An Eastern Texas Federal Court has ruled Apple’s Cover Flow interface feature infringes on patents owned by Mirror Worlds, and has ordered the Cupertino-based company to pay US$208.5 million in damages, according to Bloomberg.
Apple’s Cover Flow Interface
Mirror Worlds filed its case against Apple on March 14, 2008 alleging that the Cover Flow and Time Machine interface styles showing files or albums flipping back and forth violates patents it owns. Despite the fact that many of the concepts were in use in Apple’s Hypercard product years before the patents were filed, a jury ruled in favor of Mirror Worlds.
The jury’s verdict wasn’t clear as to whether Apple must pay a lump sum of $208.5 million, or pay that amount individually for each of the three patents they ruled Apple violated.
Apple hasn’t commented on the jury’s ruling.


7 Comments Leave Your Own
Oh this is so going to be appealed. The paperwork is likely already being processed.
Some Lawyers in Texas need to be given the death penalty.
The patent battles will never end. Are the courts and juries really equipped for this debates over intellectual property, user interfaces, etc.? Is it valid to patent something that someone else is already using but perhaps hasn’t patented?
No. This has been proven over and over as juries rule out of sympathy rather that the facts and plaintiffs hunt for courts, like East Texas, where they can win more often and bigger. The first case like this I was aware of was in the late ‘70s. A guy sued Kawasaki. He had bought a motorcycle, never maintained it. Never read the manual. Never did anything except put gas in it and ride. Eventually the chain jumped the sprocket and he crashed. His negligence was obvious but they jury game him a large cash award anyway. I never found out what happened on appeal.

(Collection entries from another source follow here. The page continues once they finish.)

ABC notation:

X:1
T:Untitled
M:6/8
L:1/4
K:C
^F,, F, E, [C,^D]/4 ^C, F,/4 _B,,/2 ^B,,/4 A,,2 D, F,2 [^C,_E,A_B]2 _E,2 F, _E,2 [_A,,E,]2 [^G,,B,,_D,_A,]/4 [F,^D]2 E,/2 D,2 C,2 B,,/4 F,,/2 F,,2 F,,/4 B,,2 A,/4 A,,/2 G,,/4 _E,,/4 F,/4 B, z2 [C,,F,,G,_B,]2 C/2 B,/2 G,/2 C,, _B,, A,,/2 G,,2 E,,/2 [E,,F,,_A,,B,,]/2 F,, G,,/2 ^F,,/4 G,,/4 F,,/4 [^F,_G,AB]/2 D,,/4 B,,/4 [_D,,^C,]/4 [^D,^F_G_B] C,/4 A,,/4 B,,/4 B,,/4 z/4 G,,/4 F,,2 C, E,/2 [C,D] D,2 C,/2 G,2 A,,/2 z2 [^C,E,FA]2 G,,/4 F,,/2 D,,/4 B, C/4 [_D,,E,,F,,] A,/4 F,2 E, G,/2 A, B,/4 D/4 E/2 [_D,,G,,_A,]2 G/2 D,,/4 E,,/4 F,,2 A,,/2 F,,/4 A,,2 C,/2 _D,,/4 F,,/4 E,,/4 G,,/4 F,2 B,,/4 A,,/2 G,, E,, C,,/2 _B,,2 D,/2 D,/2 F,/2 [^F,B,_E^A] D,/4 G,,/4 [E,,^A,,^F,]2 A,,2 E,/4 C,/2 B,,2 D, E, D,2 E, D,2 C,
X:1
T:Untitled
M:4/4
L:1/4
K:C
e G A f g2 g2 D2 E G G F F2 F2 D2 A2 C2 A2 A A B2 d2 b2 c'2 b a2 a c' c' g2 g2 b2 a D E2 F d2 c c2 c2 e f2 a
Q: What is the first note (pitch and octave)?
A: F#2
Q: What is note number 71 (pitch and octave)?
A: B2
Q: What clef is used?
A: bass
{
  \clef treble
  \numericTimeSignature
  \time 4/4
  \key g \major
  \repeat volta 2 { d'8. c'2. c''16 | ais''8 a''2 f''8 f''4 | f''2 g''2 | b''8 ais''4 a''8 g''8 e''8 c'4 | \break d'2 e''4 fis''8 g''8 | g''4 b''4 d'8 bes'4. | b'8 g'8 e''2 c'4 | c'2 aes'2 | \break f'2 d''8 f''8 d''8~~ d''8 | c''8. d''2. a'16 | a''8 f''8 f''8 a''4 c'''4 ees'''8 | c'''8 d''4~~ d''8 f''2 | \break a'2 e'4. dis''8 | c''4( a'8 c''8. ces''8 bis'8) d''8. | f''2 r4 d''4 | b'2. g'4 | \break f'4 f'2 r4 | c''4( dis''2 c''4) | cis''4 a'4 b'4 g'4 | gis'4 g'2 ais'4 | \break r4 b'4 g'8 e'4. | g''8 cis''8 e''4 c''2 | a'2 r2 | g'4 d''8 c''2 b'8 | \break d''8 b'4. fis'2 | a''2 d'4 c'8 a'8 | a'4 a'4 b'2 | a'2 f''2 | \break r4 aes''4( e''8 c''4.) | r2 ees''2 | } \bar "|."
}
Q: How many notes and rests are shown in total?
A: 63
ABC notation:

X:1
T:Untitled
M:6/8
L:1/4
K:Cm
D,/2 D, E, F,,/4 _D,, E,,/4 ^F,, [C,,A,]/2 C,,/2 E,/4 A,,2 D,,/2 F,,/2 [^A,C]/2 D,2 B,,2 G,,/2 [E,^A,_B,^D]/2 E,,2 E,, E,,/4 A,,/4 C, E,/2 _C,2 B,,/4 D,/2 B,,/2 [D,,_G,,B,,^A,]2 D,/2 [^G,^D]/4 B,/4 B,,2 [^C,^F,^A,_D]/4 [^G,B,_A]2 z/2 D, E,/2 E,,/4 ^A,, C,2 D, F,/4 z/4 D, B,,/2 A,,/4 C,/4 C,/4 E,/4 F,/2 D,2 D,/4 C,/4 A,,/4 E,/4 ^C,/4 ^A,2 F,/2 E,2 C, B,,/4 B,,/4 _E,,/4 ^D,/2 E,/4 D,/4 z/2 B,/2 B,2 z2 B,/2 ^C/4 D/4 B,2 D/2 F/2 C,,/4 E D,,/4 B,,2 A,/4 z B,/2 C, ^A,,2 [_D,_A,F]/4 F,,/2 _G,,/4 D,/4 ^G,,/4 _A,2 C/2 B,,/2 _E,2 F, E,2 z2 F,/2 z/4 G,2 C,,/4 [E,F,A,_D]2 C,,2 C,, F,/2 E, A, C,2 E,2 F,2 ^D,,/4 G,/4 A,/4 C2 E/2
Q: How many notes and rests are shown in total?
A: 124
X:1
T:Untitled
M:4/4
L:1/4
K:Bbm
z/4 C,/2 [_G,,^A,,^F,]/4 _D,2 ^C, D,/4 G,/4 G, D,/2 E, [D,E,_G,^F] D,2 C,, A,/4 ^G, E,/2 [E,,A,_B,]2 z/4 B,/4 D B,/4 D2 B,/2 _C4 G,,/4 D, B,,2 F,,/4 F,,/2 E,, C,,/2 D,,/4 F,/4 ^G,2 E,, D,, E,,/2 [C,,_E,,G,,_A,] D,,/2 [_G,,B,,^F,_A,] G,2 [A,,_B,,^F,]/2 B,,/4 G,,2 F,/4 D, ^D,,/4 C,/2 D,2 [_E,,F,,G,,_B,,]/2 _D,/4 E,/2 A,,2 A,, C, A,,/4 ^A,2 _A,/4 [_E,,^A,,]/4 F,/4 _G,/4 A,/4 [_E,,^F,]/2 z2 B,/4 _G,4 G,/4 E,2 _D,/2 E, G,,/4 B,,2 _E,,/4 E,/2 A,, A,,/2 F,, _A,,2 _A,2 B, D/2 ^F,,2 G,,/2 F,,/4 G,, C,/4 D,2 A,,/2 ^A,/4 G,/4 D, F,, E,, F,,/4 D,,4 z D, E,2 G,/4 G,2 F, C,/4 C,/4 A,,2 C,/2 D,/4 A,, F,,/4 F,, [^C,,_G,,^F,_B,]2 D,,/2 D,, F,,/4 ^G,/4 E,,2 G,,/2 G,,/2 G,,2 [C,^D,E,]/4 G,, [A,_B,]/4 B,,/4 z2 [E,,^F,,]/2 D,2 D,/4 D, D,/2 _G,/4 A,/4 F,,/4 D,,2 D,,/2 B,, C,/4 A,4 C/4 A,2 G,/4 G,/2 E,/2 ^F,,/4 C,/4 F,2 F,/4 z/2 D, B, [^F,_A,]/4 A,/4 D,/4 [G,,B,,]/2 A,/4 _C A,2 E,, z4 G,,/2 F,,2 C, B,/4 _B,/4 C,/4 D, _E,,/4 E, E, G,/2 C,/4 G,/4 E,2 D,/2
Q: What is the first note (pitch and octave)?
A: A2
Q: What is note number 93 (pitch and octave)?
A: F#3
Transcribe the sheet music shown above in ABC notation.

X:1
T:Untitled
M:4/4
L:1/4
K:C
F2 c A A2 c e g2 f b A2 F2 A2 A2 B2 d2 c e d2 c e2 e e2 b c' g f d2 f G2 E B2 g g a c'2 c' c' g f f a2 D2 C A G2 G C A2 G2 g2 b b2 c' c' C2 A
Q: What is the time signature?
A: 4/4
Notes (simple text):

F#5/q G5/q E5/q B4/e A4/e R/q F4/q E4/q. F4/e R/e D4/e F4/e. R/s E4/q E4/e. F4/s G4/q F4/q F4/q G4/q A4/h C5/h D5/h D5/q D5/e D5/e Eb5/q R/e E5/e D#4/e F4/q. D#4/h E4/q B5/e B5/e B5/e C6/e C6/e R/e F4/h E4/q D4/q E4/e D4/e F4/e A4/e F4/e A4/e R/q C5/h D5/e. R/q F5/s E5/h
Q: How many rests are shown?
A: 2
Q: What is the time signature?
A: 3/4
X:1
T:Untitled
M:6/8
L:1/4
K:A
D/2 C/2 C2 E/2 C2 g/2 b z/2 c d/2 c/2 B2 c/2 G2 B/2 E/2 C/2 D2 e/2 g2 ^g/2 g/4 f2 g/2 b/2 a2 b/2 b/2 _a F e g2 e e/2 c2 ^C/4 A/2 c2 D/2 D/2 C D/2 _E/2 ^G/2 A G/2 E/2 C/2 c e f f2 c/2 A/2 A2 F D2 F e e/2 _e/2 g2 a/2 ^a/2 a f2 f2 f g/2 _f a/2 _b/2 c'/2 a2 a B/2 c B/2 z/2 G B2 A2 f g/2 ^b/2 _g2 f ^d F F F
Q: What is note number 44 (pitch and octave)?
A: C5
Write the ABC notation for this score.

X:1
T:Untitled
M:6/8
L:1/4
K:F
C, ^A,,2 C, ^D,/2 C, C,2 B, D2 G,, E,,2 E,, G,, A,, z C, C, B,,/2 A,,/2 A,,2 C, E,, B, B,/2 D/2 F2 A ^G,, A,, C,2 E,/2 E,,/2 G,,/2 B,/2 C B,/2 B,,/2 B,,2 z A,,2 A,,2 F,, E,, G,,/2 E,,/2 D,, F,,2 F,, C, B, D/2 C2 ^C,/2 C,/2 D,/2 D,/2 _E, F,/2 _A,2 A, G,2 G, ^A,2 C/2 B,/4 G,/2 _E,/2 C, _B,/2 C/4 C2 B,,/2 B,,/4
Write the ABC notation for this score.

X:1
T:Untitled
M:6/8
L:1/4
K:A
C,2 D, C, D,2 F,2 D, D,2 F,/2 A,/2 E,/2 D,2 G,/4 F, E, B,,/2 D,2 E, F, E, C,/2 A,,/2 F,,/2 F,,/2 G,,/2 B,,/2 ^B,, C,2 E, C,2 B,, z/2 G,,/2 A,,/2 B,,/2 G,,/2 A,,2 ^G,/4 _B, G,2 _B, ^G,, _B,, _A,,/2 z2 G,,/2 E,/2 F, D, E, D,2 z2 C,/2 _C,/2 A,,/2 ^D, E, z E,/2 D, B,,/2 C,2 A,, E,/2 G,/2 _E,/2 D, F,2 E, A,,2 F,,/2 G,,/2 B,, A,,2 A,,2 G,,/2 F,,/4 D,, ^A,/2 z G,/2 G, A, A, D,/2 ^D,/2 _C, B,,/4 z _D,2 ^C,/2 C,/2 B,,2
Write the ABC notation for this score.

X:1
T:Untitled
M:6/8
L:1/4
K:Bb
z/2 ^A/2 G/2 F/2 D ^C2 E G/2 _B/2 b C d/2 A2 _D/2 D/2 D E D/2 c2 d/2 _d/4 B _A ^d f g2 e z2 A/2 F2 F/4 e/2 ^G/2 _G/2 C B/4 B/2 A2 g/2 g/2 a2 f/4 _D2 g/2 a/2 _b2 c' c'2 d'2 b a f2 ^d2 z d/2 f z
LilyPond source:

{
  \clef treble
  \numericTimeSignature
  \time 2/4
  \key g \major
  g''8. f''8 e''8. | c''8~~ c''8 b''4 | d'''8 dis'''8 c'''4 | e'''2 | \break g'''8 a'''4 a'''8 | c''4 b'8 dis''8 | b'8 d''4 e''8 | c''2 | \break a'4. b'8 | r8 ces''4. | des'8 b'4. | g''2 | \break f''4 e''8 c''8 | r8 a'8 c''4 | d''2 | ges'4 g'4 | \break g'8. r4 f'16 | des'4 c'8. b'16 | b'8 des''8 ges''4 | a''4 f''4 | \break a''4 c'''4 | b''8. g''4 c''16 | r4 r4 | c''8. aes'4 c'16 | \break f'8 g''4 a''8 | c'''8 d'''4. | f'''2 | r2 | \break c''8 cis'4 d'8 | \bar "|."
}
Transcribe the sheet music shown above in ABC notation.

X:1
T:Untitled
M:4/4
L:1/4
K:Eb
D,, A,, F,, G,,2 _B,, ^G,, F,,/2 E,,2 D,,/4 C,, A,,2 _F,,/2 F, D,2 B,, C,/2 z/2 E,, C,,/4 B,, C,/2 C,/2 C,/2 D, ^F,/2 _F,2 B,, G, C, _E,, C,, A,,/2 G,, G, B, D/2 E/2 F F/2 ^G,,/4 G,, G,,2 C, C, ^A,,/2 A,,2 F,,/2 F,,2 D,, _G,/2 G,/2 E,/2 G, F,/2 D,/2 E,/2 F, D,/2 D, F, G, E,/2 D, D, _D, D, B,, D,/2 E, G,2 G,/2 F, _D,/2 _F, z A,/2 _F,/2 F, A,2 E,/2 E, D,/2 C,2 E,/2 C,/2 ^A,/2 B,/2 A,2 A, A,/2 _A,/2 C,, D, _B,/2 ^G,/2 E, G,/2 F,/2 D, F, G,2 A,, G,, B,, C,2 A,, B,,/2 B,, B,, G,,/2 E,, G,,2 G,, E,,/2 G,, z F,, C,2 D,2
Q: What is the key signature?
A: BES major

You can try but assuming it is well known, the ‘prior art’ rules should prevent the patent from being issued. It wouldn’t necessarily apply if you were the only one using it.
$208.5 million just does not sound like very much for violating patents on cover flow…..
As expected Apple is fighting it.
What was Bryan Chafin referrring to when he said,
What was Hypercard’s version of this CoverFlow-ish technology, and why was it not pertinent as discrediting prior art against Mirror Worlds’ claims in the Texas (kangaroo) court?